REQUIRED ACTIONS:
a. In the text on TCR binding prediction, what AUROC did Bradley's AlphaFold-Multimer approach reach for eight seen epitope sequences?
b. Turn the paragraph of the text on TCR binding prediction that begins "In the sequence feature representation" into a short list that keeps its main facts.

From the perspective of binding mechanisms, the structural diversity of the CDR regions, especially the CDR3-β region, forms the basis for TCR diversity [1]. The simulation of 3D structures has been used for molecular docking analysis of epitopes [10]. Bradley [18] utilized an advanced complex structure prediction model, AlphaFold-Multimer, to embed TCR, MHC and epitope sequences for prediction, achieving an AUROC of 82% for eight seen epitope sequences. Compared to sequence-based methods, this approach did not show a clear advantage, possibly because AlphaFold-Multimer is a generative model, which increases model complexity when used for discrimination tasks. While the structure of peptides is determined by their amino acid sequences, the sequence does not contain experiential knowledge of how peptides should fold. OpenFold (or AlphaFold2), predicts the structure of CDR3-β or epitopes based on learning from many known protein structures, essentially providing CATCR with additional knowledge. In this study, we chose to represent structural data through the RCM. Using the RCM to characterize structural data avoids the direct interpretation of predicted complex structures, reduces the requirements for structural prediction accuracy and captures subtle differences in peptide structures for characterization. Our results indicate that embedding peptide structural data can improve model predictive performance, emphasizing the value of integrating structural information to enhance TCR–epitope binding prediction accuracy. Using only structural data, as opposed to only sequence data, achieved better predictive performance in evaluating the contribution of structural and sequence features to model predictive outcomes, further confirming the importance of structural data.
In the sequence feature representation, one-hot encoding is the most intuitive method; however, it struggles to reflect the differences between various amino acids. Amino acid substitution matrices, including PAM, BLOSUM and PSSM, as well as feature matrices based on physicochemical properties such as NLF and VHSE8, have been used to encode amino acid sequences. Among these, BLOSUM62 [28] has been widely applied in deep learning tasks due to its effective representation of amino acid sequences. According to our CDR3-β sequence data, we detected a significant presence of frequently occurring short sequences, such as ‘CASS’ and ‘CASR’ at the N-terminus and ‘QYF’ and ‘YTF’ at the C-terminus. These conserved fragments show similarities across different sequences, resulting in closely related features when encoded using traditional methods. Therefore, we employed a fragment-based coding approach to differentiate these similar sequences. Our results indicate that fragment-based coding methods can enhance the performance of the model compared to BLOSUM62. However, the applicability of this coding approach to tasks beyond antigen–TCR binding prediction requires further investigation.
It is well established that an antigen can be recognized by multiple TCRs [39]. According to our dataset, certain epitopes, such as KLGGALQAK, are associated with many TCR pairs. However, most epitopes are linked to relatively few TCR pairs. We limited our dataset to 500 records for any epitope associated with more than 500 CDR3-β sequences to ensure a more balanced representation. The predictive accuracy of CATCR-D diminishes for epitopes with scant paired CDR3-β records or shorter peptide chains, emphasizing the requirement for enhanced prediction strategies for these associations. In previous studies, PanPep [38] improved predictions for novel antigens through a synergistic meta-learning approach and a neural Turing machine to incorporate external memory. Moreover, embedding CDR3-β and epitope sequences into template sequences as part of complex structure prediction is promising for overcoming this challenge [18].

DATA UNDER STUDY:

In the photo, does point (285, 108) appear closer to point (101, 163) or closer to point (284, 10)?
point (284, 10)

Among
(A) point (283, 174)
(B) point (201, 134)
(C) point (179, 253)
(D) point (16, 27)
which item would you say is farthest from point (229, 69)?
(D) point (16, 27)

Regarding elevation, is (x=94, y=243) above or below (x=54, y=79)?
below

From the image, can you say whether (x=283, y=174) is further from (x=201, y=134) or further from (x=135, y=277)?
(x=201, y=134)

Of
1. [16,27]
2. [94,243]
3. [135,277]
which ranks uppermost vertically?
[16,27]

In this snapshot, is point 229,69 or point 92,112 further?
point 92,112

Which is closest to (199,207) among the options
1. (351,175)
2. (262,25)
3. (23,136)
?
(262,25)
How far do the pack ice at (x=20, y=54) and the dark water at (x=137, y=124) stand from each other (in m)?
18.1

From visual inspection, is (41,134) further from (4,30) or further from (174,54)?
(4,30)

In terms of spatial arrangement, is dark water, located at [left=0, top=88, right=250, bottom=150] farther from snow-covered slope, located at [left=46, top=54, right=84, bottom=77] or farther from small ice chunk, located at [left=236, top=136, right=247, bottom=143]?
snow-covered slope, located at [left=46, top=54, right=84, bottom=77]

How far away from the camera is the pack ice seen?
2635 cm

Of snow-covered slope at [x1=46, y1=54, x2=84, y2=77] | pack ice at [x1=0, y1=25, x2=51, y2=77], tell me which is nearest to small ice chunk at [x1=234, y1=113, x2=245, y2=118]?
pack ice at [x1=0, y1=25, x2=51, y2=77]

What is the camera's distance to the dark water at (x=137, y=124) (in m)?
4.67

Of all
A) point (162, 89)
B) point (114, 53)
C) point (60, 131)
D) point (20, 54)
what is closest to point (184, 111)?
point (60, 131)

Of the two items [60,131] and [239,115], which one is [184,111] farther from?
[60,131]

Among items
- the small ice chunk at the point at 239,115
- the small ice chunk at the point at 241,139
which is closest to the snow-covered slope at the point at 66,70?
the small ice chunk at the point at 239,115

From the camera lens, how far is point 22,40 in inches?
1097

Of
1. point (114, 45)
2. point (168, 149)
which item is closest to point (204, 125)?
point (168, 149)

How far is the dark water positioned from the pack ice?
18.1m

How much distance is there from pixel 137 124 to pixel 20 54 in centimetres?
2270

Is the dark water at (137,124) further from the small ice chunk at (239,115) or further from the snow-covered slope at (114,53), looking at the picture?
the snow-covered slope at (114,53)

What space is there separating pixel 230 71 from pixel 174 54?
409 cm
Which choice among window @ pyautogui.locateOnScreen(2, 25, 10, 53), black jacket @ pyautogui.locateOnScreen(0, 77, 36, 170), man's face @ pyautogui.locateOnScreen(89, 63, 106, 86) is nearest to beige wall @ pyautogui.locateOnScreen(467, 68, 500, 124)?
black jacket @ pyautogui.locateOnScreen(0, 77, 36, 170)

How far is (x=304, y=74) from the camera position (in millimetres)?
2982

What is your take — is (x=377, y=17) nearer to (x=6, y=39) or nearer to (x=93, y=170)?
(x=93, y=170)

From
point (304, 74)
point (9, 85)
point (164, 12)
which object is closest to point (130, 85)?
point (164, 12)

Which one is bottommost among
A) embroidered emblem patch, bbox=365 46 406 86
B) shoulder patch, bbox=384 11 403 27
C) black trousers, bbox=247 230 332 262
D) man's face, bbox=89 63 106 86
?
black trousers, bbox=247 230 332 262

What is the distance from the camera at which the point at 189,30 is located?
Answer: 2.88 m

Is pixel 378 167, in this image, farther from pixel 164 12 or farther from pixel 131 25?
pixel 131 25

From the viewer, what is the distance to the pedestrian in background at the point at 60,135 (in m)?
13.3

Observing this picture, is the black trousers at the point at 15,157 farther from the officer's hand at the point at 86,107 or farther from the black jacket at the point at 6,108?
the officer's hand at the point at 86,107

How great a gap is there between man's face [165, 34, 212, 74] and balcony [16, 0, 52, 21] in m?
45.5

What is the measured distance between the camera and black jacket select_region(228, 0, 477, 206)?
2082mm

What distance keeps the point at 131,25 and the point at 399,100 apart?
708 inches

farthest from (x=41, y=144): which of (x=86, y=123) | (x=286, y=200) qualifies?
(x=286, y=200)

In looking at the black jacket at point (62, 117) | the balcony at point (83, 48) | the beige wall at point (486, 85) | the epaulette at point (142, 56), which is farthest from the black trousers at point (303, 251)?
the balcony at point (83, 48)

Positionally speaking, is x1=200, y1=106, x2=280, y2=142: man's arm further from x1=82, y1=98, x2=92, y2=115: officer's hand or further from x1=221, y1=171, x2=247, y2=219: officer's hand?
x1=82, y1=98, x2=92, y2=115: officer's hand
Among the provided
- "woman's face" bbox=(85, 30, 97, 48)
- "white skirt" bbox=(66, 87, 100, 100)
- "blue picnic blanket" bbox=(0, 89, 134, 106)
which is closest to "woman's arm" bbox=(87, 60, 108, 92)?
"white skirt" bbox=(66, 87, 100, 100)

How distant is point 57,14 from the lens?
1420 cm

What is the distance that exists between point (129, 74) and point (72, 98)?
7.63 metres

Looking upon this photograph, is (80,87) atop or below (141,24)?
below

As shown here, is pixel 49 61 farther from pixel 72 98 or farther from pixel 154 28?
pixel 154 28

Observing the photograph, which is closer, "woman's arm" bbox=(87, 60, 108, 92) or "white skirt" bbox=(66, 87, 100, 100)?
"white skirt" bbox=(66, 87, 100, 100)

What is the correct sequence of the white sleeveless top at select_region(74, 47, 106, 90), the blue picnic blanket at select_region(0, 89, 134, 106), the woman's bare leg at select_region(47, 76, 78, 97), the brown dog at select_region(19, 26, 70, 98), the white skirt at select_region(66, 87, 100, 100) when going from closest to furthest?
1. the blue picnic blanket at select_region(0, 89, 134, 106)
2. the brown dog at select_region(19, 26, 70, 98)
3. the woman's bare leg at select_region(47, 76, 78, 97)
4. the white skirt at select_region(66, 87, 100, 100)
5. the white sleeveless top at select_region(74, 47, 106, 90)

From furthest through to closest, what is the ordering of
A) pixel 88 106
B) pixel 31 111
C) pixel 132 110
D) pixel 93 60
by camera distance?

ANSWERS TO THE TASKS:
a. 82%

b.
- One-hot encoding is the most intuitive method, but it does a poor job of showing differences between amino acids.
- Sequences have also been encoded with substitution matrices (PAM, BLOSUM, PSSM) and with feature matrices based on physicochemical properties (NLF, VHSE8). BLOSUM62 is widely used in deep learning because it represents amino acid sequences well.
- The CDR3-β data contain many frequent short fragments, such as ‘CASS’ and ‘CASR’ at the N-terminus and ‘QYF’ and ‘YTF’ at the C-terminus. Traditional encoding gives them closely related features.
- A fragment-based coding approach was used to tell these similar sequences apart, and it improved model performance compared with BLOSUM62.
- Whether this approach works for tasks beyond antigen–TCR binding prediction still needs further study.